✐ 02.

440 74 6
                                    

Saat ini, Taehyung berada di depan pintu kediaman Jungkook. Hendaknya akan mengetuk pintu juga memberi salam bagi sang penghuni rumah, lamun Jungkook sudah membukanya lebih dahulu dengan wajah datar biasa memandang Taehyung.
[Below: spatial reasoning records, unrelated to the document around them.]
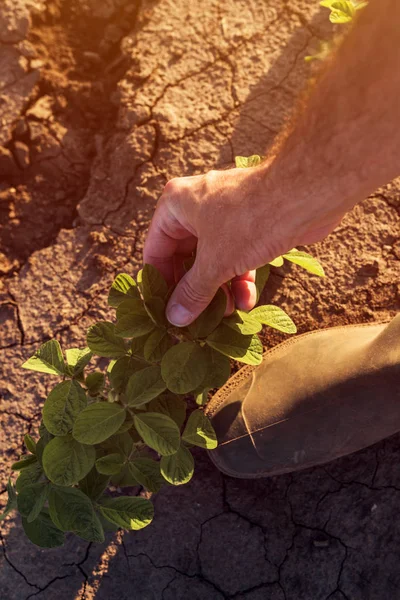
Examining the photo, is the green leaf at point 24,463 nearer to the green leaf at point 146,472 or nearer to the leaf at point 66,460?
the leaf at point 66,460

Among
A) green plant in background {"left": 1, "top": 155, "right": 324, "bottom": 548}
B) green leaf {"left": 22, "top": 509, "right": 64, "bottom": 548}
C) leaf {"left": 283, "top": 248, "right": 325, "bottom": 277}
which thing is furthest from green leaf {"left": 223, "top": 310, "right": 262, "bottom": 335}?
green leaf {"left": 22, "top": 509, "right": 64, "bottom": 548}

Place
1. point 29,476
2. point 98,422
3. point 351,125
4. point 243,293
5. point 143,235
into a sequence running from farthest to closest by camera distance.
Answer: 1. point 143,235
2. point 243,293
3. point 29,476
4. point 98,422
5. point 351,125

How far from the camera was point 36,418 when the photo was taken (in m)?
2.08

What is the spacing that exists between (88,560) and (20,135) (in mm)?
1728

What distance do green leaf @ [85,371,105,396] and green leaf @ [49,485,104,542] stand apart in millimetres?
259

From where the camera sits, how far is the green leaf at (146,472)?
4.85ft

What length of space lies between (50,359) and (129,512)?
0.46 metres

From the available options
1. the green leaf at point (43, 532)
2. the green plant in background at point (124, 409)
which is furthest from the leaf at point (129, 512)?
the green leaf at point (43, 532)

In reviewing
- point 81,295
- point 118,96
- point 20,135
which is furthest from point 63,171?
point 81,295

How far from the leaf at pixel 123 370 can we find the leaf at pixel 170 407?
0.42ft

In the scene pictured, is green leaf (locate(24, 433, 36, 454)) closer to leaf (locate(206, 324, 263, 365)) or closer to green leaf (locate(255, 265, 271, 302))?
leaf (locate(206, 324, 263, 365))

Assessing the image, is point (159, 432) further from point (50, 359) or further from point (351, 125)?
point (351, 125)

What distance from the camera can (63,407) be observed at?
1321mm

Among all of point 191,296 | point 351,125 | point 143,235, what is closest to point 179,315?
point 191,296
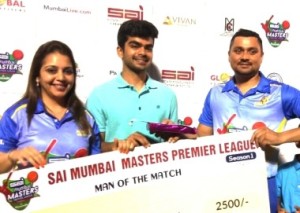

Eh, Kecilku. Udah selesai siap-siapnya?” Jungkook menggerlingkan matanya malas. “Belum, nih. Masih tidur.” Matanya sedikit membelalak saat mengucapkan kata tidur. Ya, memang siapa yang tidak sebal saat diberi pertanyaan retorik? Pemuda manis itu menjadi salah satunya.




Taehyung terkikih, kemudian meminta Jungkook agar tidak menghalangi jalannya untuk masuk ke dalam. Ia mengerti sopan santun, juga untuk menjaga tali silahturahmi antar kedua belah pihak yang berbeda. “Cil, Bunda mana?” tanyanya saat hampir tidak bisa menemukan entitas yang dimaksud.




Menoleh ke arah sahabatnya, “Di dap—itu,” sosok yang dicari-carinya keluar dari dapur disertai senyum keibuan yang selalu disegani Taehyung. Bunda Jungkook—sembari membawa mangkok nasi, berjalan ke arah meja makan guna diletakan. Setelah itu mendekati Taehyung yang sudah beliau anggap sebagai anaknya sendiri.




“Taehyung udah sarapan, Nak?”




“Udah, Bunda. Sekarang mau jemput si Kecil. Sebelumnya pengen salim Bunda dulu,” Bunda Jungkook menatap anaknya yang menunggu di ujung pintu dan anak dari temannya bergantian. Menyadari bagaimana pertumbuhan keduanya semakin membesar kian hari kehari, hatinya menghangat juga terharu sebab itu. Dulu masih mengemong salah satu diantara mereka secara bergantian, sekarang sudah beranjak menjadi remaja saja. Sampai Ia tidak sadar jika setahun lagi keduanya akan lulus sekolah.




Wah, waktu berjalan begitu cepat.




“Yaudah. Kalian hati-hati, ya. Jangan nakal-nakal di sekolah.” Taehyung mengambil tangan Bunda Jungkook dan menciumnya. Mengiyakan perkataan beliau. Kemudian, berjalan keluar serata sebelah tangannya mengalung di leher Jungkook yang terkejut. Taehyung ini—aduh. Senang sekali bersikap spontan.




“Kamu jadi bawa motorku, Lay?” Taehyung mengangguk. Semalam, saat mereka melakukan perbincangan dalam sesi video call mereka, Taehyung berencana mengantar Jungkook memakai motor pemuda itu. Sebenarnya sekalian ingin mengambil motornya di bengkel Pak Herman, sebab koplingnya yang longgar dan perlu diganti. “Wow, aku dapat izin?”




Mendengus sedikit keras, mengambil helmnya yang diletakkan di atas bangku panjang di teras. Jungkook melempar kunci motor tersebut ke arah Taehyung yang segera sigap ditangkap. Tersenyum penuh kemenangan, membawa kakinya mendekati Jungkook. Dan tahu, apa selanjutnya yang pemuda selengean itu lakukan?




Menciumi pipinya.




Dan Jantung si Kecil hampir bertukar tempat dengan lambungnya.




Bohong, jika Jungkook terang-terangan bilang bahwa dirinya tidak tersipu. Bohong, jika Jungkook tidak ingin melempari pemuda tersebut dengan helm yang sedang digendongnya. Bohong besar—bila Ia mengatakan bahwa Ia tidak merasakan desiran aneh mengalir di venanya.




Taehyung bersamaan tingkahnya, mampu menjadikan Jungkook terbawa suasana yang selalu ditepis sekeras mungkin. Walau kadang tidak mampu mengendalikan emosinya.




Dan entah sejak kapan motornya sudah berada di luar pagar. “Kecil, ayo cepat! Kok, malah ngelamun? Nanti telat, loh,” mendengar seruan sahabatnya, Jungkook segera memakai helm, lalu menutup pintu pagar. Melompat kecil untuk naik ke jok belakang kendaraan mesin beroda dua itu.